Texto extraído =
Perante o assim exposto, e dado que a ré não tratou de proceder ao exame mais aturado da Centralina da viatura por forma a tentar perceber qual foi afinal a causa da falta de alertas/registo de informação, prova que estaria ao seu alcance pois que a mesma poderia ter tentado uma análise mais exaustiva ao veículo/centralina através da concessionária da marca do mesmo, como aliás aventado pelas testemunhas BB e GG, tendo este aliás dado conta de haver situações em que são detetados pelas marcas casos de eliminação intencional de informação, o tribunal não logrou convencer-se também da factualidade enunciada em 3. e 7., cujo ónus probatório competia à ré.»
Termos em que improcede a impugnação sobre a apontada questão factual.

Registos de dados =
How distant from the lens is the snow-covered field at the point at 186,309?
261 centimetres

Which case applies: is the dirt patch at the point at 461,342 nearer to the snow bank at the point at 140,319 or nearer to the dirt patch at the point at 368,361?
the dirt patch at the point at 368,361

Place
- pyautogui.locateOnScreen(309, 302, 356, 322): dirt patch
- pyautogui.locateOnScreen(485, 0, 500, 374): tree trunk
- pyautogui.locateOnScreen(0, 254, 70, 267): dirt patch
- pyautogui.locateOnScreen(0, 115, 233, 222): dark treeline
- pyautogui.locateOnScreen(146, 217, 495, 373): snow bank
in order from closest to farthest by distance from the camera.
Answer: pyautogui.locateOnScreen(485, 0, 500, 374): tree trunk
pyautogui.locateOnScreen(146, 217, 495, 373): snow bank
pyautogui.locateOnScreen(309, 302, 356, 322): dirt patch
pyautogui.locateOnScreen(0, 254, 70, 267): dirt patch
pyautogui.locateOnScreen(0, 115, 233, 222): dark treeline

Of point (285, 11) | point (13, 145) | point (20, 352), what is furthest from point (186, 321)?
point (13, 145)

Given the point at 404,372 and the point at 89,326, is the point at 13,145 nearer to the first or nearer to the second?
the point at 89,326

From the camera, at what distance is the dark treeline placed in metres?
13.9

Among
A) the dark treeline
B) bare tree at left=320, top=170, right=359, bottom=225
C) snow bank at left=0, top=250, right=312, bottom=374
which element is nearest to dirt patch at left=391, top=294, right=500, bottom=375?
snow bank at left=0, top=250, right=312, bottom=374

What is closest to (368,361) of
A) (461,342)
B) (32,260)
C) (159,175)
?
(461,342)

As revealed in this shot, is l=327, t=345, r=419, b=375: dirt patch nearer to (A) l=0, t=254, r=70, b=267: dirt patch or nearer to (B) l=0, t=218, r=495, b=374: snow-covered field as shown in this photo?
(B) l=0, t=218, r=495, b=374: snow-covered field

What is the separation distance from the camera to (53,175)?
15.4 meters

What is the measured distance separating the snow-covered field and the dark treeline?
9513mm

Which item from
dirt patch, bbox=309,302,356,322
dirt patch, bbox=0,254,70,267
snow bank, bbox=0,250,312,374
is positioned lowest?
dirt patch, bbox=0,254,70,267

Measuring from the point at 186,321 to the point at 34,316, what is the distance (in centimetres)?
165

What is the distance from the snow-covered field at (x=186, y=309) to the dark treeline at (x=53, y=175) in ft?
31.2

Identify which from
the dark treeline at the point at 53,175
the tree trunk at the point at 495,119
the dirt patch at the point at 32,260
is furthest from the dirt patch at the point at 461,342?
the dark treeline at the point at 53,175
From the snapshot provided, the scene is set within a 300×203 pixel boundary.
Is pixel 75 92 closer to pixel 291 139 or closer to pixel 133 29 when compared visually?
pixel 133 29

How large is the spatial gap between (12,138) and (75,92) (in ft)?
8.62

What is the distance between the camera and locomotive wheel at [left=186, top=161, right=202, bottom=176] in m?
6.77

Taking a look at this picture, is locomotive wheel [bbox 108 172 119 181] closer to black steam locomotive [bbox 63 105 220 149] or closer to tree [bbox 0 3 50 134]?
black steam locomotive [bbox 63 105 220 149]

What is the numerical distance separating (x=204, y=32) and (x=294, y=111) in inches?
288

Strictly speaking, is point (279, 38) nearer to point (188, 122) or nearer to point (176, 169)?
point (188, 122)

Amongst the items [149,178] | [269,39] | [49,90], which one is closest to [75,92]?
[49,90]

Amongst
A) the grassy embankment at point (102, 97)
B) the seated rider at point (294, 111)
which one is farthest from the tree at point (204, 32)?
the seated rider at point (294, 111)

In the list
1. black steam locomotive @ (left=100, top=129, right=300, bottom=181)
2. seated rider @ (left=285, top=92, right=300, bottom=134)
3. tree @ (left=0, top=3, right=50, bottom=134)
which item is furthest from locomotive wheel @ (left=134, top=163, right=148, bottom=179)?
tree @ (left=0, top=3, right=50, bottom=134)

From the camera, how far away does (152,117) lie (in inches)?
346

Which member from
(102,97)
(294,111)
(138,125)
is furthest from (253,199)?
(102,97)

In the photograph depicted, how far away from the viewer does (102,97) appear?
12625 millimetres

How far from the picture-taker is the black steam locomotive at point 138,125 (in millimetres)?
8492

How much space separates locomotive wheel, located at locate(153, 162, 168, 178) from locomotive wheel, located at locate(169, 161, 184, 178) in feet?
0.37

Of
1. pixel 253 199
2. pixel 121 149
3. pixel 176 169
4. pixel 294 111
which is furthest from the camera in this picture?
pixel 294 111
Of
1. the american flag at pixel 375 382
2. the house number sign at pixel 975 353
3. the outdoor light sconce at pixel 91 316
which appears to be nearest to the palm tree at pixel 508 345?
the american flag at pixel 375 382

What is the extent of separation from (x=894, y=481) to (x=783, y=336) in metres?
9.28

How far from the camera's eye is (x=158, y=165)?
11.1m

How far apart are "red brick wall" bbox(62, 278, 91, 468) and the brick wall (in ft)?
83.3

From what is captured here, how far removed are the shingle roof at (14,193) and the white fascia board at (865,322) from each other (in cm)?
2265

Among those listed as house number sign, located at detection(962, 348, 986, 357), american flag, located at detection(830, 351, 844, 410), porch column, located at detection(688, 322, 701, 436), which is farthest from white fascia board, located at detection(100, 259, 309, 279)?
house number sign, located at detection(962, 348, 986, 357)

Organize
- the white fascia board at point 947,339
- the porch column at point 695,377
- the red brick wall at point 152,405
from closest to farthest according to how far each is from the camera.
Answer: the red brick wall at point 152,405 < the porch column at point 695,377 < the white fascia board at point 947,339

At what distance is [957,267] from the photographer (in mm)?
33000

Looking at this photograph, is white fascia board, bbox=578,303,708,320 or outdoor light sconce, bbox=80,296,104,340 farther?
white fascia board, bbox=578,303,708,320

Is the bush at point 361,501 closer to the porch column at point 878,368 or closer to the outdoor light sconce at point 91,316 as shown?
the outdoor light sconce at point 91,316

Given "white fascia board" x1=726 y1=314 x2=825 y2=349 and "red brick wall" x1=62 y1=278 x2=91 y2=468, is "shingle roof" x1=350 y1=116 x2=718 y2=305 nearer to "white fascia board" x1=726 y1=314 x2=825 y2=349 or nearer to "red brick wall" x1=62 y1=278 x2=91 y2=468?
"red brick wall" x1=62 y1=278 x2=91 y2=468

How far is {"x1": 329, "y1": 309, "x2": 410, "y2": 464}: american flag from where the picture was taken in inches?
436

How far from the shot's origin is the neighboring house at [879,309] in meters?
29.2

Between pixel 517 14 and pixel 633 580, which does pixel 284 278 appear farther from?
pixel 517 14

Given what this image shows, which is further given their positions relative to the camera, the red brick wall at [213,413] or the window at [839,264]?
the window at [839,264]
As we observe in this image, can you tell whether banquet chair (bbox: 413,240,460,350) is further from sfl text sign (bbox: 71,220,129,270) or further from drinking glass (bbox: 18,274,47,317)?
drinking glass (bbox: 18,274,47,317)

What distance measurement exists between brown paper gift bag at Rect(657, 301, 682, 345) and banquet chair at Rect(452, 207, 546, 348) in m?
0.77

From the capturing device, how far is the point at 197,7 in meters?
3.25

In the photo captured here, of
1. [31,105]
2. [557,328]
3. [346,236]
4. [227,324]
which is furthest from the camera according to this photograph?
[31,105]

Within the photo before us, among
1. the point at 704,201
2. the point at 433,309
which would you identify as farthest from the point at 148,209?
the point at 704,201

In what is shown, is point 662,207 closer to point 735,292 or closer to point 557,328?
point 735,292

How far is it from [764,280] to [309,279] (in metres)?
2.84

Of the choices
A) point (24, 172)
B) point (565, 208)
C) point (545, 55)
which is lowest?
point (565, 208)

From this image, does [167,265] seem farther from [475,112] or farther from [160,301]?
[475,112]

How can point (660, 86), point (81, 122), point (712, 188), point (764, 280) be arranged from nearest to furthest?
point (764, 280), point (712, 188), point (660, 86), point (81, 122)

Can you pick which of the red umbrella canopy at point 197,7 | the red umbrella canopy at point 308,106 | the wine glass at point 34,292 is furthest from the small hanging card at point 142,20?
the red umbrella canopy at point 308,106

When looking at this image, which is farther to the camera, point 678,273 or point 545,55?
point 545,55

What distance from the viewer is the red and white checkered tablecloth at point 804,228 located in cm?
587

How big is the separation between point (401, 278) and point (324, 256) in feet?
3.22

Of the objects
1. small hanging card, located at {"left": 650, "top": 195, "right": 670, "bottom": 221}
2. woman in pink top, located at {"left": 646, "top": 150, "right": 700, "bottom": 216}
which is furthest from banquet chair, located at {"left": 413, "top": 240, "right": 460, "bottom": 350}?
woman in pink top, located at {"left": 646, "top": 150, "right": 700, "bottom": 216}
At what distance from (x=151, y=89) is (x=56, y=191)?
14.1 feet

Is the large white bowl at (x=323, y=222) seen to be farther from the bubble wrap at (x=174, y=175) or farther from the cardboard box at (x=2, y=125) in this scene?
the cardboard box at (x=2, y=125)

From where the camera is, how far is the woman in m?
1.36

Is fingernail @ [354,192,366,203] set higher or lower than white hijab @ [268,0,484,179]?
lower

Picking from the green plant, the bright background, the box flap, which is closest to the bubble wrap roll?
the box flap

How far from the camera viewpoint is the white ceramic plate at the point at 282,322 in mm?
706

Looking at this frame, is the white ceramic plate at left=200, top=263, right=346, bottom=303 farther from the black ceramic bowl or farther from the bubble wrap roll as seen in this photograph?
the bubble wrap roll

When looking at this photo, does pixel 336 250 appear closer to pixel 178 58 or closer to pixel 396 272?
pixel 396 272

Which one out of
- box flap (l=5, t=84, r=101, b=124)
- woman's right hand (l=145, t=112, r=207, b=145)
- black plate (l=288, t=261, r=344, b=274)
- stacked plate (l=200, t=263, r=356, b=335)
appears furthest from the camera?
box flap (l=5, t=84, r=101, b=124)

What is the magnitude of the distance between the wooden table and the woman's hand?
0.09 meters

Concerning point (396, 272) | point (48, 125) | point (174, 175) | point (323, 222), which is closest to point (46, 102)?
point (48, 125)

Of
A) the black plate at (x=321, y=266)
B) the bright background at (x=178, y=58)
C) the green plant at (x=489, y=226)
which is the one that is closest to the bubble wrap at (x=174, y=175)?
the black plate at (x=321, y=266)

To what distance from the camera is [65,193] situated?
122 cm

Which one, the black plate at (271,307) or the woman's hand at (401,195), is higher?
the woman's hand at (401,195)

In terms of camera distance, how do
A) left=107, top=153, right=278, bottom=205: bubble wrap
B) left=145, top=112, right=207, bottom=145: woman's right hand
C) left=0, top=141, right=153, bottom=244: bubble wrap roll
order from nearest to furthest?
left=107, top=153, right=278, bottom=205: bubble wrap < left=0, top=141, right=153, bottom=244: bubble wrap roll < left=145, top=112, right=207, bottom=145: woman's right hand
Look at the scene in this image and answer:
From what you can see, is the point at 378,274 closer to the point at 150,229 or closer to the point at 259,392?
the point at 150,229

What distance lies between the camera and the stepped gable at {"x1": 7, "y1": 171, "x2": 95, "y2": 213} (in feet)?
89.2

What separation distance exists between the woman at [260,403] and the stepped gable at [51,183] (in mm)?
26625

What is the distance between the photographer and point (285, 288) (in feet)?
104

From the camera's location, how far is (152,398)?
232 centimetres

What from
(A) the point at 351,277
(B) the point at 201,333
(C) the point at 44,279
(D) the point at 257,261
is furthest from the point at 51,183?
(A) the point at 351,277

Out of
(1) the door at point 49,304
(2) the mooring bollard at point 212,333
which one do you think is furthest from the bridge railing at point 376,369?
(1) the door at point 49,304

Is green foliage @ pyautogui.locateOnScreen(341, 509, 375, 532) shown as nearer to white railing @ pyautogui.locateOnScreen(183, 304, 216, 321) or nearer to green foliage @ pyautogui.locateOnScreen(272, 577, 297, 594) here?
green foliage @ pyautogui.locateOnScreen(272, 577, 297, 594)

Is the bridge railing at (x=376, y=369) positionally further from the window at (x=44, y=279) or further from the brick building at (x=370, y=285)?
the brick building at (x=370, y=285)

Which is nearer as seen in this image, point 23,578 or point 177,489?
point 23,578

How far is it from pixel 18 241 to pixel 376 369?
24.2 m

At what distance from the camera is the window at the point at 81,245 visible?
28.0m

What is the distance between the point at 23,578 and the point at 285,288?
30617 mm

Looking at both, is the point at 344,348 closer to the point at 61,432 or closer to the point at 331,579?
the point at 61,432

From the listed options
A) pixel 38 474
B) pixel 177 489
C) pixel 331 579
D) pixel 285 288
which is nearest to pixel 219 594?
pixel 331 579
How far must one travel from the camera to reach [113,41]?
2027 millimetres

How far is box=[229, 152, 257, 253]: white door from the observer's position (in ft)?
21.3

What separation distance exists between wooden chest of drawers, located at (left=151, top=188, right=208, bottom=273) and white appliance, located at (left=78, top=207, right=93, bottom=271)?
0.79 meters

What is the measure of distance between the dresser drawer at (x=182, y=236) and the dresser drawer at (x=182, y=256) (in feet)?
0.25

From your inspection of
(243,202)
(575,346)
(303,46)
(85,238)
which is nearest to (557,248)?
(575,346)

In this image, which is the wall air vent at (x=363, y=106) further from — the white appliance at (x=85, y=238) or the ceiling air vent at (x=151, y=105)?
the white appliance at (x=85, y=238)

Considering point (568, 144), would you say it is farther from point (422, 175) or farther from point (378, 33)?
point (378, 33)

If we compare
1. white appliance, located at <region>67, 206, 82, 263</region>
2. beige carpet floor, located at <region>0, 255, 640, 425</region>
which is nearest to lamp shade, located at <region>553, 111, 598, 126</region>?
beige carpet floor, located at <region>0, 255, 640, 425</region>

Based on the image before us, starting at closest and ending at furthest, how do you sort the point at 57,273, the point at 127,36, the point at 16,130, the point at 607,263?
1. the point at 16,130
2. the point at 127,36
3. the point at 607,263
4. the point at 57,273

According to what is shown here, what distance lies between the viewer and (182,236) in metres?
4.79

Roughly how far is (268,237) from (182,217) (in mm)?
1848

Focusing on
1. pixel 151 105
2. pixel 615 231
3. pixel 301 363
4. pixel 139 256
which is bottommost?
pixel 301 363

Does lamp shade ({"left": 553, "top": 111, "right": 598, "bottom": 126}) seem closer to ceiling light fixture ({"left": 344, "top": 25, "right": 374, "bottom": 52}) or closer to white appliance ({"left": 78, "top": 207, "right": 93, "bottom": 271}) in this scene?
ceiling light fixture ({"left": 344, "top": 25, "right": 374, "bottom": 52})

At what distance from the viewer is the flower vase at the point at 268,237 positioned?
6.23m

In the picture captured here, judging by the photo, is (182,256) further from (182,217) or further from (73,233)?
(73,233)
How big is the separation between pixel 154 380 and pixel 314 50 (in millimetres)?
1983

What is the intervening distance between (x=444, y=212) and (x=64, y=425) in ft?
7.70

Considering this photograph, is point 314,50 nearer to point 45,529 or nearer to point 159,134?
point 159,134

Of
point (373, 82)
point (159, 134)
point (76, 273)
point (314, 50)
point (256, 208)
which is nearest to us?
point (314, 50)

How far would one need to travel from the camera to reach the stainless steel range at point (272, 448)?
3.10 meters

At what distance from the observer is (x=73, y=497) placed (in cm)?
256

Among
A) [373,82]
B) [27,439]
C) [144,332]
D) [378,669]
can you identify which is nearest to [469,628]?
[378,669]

Problemas a resolver =
A - Reproduza o trecho do texto extraído entre "Perante o assim" e "apontada questão factual.", inclusive.
B - Com base no texto extraído, indique se cada afirmação está correta (sim ou não) e cite as palavras do texto que o decidem.
(i) A ré procedeu a um exame aturado da Centralina da viatura.
(ii) O ónus probatório da factualidade enunciada em 3. e 7. competia à ré.
(iii) A impugnação sobre a questão factual foi julgada procedente.
C - Enumere, pela ordem em que surgem, todos os verbos no infinitivo presentes no texto extraído.

Respostas =
A -
Perante o assim exposto, e dado que a ré não tratou de proceder ao exame mais aturado da Centralina da viatura por forma a tentar perceber qual foi afinal a causa da falta de alertas/registo de informação, prova que estaria ao seu alcance pois que a mesma poderia ter tentado uma análise mais exaustiva ao veículo/centralina através da concessionária da marca do mesmo, como aliás aventado pelas testemunhas BB e GG, tendo este aliás dado conta de haver situações em que são detetados pelas marcas casos de eliminação intencional de informação, o tribunal não logrou convencer-se também da factualidade enunciada em 3. e 7., cujo ónus probatório competia à ré.»
Termos em que improcede a impugnação sobre a apontada questão factual.

B -
(i) Não: "a ré não tratou de proceder ao exame mais aturado da Centralina da viatura"
(ii) Sim: "cujo ónus probatório competia à ré"
(iii) Não: "improcede a impugnação sobre a apontada questão factual"

C - proceder, tentar, perceber, ter, haver, convencer-se